Four to six pounds are the most valued by American Chihuahua Club show standard. Unfortunately, at seven pounds they can't be show dogs.
And yet it is only above six pounds that they are certain to be sturdy healthy animals without the repulsive shiveriness, buggy eyes, tooth problems, knee problems, heart and renal problems, blood sugar level elevation, throat problems leading to croaky "reverse sneezing," and other health issues associated with excess miniaturization. You can get a great pup that'll grow to be an 8 to 12 pound chi for $300 to $750 fairly easily, which is a third the price of a five or six pounder, but you'll only rarely get your moneys worth with what the Chihuahua Club moronically promotes.
But runts like Ducky, at least, aren't regarded show animals either, as the health issues with five to six pounders are trebled for the runts, who can break their legs just by jumping down from a stool. Some evil breeders do use runt studs hoping to get more like them to sell for wildly inflated amounts just for their novelty value. Good breeders will never include a runt in their lines even though those which turn up in litters will be sold for the highest mounts to people seeking smallest of the small and not apt to breed them.
Because of the health problems of most runts it does take a unique individual to take care of what are in essence special-needs dogs. Most runt chihuahuas don't live long and will cost a great deal in continuous veterinary care for their few years of life. On rare occasion a runt lives a decade or longer, compared to normal chihuahuas that can live to be twenty; but the majority of runts pass on before they're two.

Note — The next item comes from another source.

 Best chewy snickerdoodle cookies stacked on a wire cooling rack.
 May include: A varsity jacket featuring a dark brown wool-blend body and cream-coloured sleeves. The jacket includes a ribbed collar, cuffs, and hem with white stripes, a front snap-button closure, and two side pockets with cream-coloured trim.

Lisa bought Ducky when he was 13 months old and was named Macho Man. He cost $3,000 -- three or four times what a normal, healthy chihuahua would cost. The price was later inflated to $5,000 in some reports. Either way, the value is for the novelty, certainly not for the health or a quality lineage.
As Guinness is at least partly a scam which makes a fortune charging people big money to be considered for the Record, Lisa paid the fast-track fee of $600 hoping Ducky would prove to be the smallest dog owned by someone willing to pay money to be so-recognized.
The real profit at Guinness is in the great many paid entrants who don't make the final cut.
In 2007, it looked like Ducky was going to barely miss out being in the Guinness Book of Records; then it looked like Tiny Dancer (shown with Ducky here at the left) was knocked out of first place after all.
Then at the last minute Boo Boo appeared on the scene and smaller than both. Ducky got to share the honors anyway, as he weighed less than the two dogs that measured smaller in shoulder heights.
Sad to say Boo Boo died before the release-date for the new edition of the Records, and it was again between Ducky and Dancer.
Owners of record-holders are frequently in a position of turning a teency dog into a cash cow for appearances on television shows, advertisement pitch-dogs, t-shirts, designer costumes and coats, dog-modelling such as for calendars, and paid appearances at commercial or fund-raising events.
Chihuahuas are ounce for ounce among the smartest toy breeds, and Ducky is not lacking in the intelligence department. He can read Lisa like a book and had his ways of letting her know exactly what he wants, and keeps her at his beck and call.
Lisa said, "People either think he's adorable, or they think he's really ugly and looks like an alien. I think hežs so cute and so sweet and he needs me. Hežs my little man."
Since rush of attention Ducky had in 2007, when he was nearly three years old, he's fallen off the map as an attention-getter. I could not find an obituary for him, but it seems certain he did go the way of most runt chihuahuas, or he'd have a website and more recent publicity and his clothing line would not be defunct.